## WHAT YOU SHOULD DO
Reproduce the complete listing without any deviation.

## Spatial reasoning records
○ ○ ○ ○ ○ ○ ○
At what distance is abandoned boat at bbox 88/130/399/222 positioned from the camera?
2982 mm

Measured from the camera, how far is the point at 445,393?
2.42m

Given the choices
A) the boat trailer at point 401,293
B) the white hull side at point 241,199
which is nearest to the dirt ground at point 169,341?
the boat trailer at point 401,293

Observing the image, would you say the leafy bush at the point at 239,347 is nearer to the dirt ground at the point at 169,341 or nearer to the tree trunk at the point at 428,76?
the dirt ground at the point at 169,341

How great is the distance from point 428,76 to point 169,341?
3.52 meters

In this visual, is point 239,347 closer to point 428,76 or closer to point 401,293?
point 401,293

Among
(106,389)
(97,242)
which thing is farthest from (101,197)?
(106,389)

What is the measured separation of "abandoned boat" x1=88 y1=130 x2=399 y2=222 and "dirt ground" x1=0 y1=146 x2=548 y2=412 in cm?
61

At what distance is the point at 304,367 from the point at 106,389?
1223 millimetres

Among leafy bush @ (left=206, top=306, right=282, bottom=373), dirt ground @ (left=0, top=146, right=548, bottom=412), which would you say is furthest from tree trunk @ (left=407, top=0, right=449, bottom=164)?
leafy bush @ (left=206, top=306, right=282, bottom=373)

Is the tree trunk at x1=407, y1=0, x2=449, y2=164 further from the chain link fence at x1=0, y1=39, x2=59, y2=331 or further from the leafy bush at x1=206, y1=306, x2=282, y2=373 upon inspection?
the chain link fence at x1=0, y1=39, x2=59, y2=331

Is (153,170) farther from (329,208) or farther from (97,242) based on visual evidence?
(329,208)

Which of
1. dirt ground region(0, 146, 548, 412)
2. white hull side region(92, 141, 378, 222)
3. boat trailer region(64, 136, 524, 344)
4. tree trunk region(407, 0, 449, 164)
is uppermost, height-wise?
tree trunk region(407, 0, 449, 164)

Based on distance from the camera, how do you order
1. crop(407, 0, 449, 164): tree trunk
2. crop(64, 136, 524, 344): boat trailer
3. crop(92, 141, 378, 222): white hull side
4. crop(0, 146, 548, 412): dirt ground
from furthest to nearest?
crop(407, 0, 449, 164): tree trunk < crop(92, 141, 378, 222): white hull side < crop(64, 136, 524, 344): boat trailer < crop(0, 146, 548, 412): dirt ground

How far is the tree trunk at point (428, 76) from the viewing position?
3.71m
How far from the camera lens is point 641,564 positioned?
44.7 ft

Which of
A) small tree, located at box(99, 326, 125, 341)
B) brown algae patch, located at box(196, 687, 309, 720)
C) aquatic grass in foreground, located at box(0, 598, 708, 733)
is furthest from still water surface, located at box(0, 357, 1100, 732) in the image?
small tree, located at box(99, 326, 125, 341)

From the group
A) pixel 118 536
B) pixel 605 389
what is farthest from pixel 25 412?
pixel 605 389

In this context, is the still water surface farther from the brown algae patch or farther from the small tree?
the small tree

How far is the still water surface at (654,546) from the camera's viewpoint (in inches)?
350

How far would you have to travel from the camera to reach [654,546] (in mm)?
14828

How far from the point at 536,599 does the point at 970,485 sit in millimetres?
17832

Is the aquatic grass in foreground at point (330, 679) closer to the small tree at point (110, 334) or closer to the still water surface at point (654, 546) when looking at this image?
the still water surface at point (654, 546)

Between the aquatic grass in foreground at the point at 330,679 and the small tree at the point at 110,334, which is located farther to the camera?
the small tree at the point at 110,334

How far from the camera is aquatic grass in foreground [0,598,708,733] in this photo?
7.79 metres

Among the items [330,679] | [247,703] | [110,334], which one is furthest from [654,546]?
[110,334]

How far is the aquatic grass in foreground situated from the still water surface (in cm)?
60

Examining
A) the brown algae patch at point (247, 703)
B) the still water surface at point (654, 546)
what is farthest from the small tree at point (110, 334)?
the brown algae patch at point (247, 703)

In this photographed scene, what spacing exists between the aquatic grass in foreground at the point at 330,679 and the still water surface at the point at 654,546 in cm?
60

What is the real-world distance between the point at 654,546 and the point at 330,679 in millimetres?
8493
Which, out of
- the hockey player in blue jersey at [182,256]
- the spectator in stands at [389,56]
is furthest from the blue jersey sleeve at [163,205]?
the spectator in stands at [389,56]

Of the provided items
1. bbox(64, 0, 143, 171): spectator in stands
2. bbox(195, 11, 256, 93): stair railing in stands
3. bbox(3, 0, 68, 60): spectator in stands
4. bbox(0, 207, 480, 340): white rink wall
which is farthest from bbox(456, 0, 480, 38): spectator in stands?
○ ○ ○ ○ ○ ○ ○
## THE SOLUTION
At what distance is abandoned boat at bbox 88/130/399/222 positioned from the camera?
2982 mm

Measured from the camera, how far is the point at 445,393?
2.42m

Given the choices
A) the boat trailer at point 401,293
B) the white hull side at point 241,199
which is nearest to the dirt ground at point 169,341?
the boat trailer at point 401,293

Observing the image, would you say the leafy bush at the point at 239,347 is nearer to the dirt ground at the point at 169,341 or nearer to the tree trunk at the point at 428,76?
the dirt ground at the point at 169,341

How great is the distance from point 428,76 to point 169,341?
3.52 meters

In this visual, is point 239,347 closer to point 428,76 or closer to point 401,293?
point 401,293

Among
(106,389)
(97,242)
which thing is farthest from (101,197)?
(106,389)

What is the measured separation of "abandoned boat" x1=88 y1=130 x2=399 y2=222 and "dirt ground" x1=0 y1=146 x2=548 y2=412 in cm?
61

At what distance is the point at 304,367 from the point at 106,389?
1223 millimetres

Among leafy bush @ (left=206, top=306, right=282, bottom=373), dirt ground @ (left=0, top=146, right=548, bottom=412), which would you say is furthest from tree trunk @ (left=407, top=0, right=449, bottom=164)?
leafy bush @ (left=206, top=306, right=282, bottom=373)

Is the tree trunk at x1=407, y1=0, x2=449, y2=164 further from the chain link fence at x1=0, y1=39, x2=59, y2=331 or further from the leafy bush at x1=206, y1=306, x2=282, y2=373 upon inspection?
the chain link fence at x1=0, y1=39, x2=59, y2=331

Is (153,170) farther from (329,208) or farther from (97,242) based on visual evidence?
(329,208)

Which of
1. dirt ground region(0, 146, 548, 412)
2. white hull side region(92, 141, 378, 222)
3. boat trailer region(64, 136, 524, 344)
4. tree trunk region(407, 0, 449, 164)
is uppermost, height-wise?
tree trunk region(407, 0, 449, 164)

Based on distance from the camera, how do you order
1. crop(407, 0, 449, 164): tree trunk
2. crop(64, 136, 524, 344): boat trailer
3. crop(92, 141, 378, 222): white hull side
4. crop(0, 146, 548, 412): dirt ground
from furthest to nearest?
crop(407, 0, 449, 164): tree trunk < crop(92, 141, 378, 222): white hull side < crop(64, 136, 524, 344): boat trailer < crop(0, 146, 548, 412): dirt ground

How far is the tree trunk at point (428, 76) from the viewing position?
3.71m
How far from the camera lens is point 641,564 positioned?
44.7 ft

Which of
A) small tree, located at box(99, 326, 125, 341)
B) brown algae patch, located at box(196, 687, 309, 720)
C) aquatic grass in foreground, located at box(0, 598, 708, 733)
is furthest from still water surface, located at box(0, 357, 1100, 732) in the image?
small tree, located at box(99, 326, 125, 341)

From the group
A) pixel 118 536
B) pixel 605 389
what is farthest from pixel 25 412?
pixel 605 389

In this context, is the still water surface farther from the brown algae patch or farther from the small tree?
the small tree

How far is the still water surface at (654,546) from the camera's viewpoint (in inches)?
350

How far would you have to travel from the camera to reach [654,546] (in mm)?
14828

How far from the point at 536,599 does the point at 970,485 sit in millimetres?
17832

Is the aquatic grass in foreground at point (330, 679) closer to the small tree at point (110, 334) or closer to the still water surface at point (654, 546) when looking at this image?
the still water surface at point (654, 546)

Between the aquatic grass in foreground at the point at 330,679 and the small tree at the point at 110,334, which is located farther to the camera?
the small tree at the point at 110,334

How far from the camera is aquatic grass in foreground [0,598,708,733] in this photo?
7.79 metres

Among the items [330,679] | [247,703] | [110,334], which one is furthest from [654,546]?
[110,334]

How far is the aquatic grass in foreground situated from the still water surface (in cm)?
60

Examining
A) the brown algae patch at point (247, 703)
B) the still water surface at point (654, 546)
what is farthest from the small tree at point (110, 334)?
the brown algae patch at point (247, 703)

In this photographed scene, what spacing exists between the aquatic grass in foreground at the point at 330,679 and the still water surface at the point at 654,546 in cm?
60

What is the real-world distance between the point at 654,546 and the point at 330,679 in millimetres?
8493
Which, out of
- the hockey player in blue jersey at [182,256]
- the spectator in stands at [389,56]
is furthest from the blue jersey sleeve at [163,205]?
the spectator in stands at [389,56]

Of the provided items
1. bbox(64, 0, 143, 171): spectator in stands
2. bbox(195, 11, 256, 93): stair railing in stands
3. bbox(3, 0, 68, 60): spectator in stands
4. bbox(0, 207, 480, 340): white rink wall
which is farthest from bbox(456, 0, 480, 38): spectator in stands?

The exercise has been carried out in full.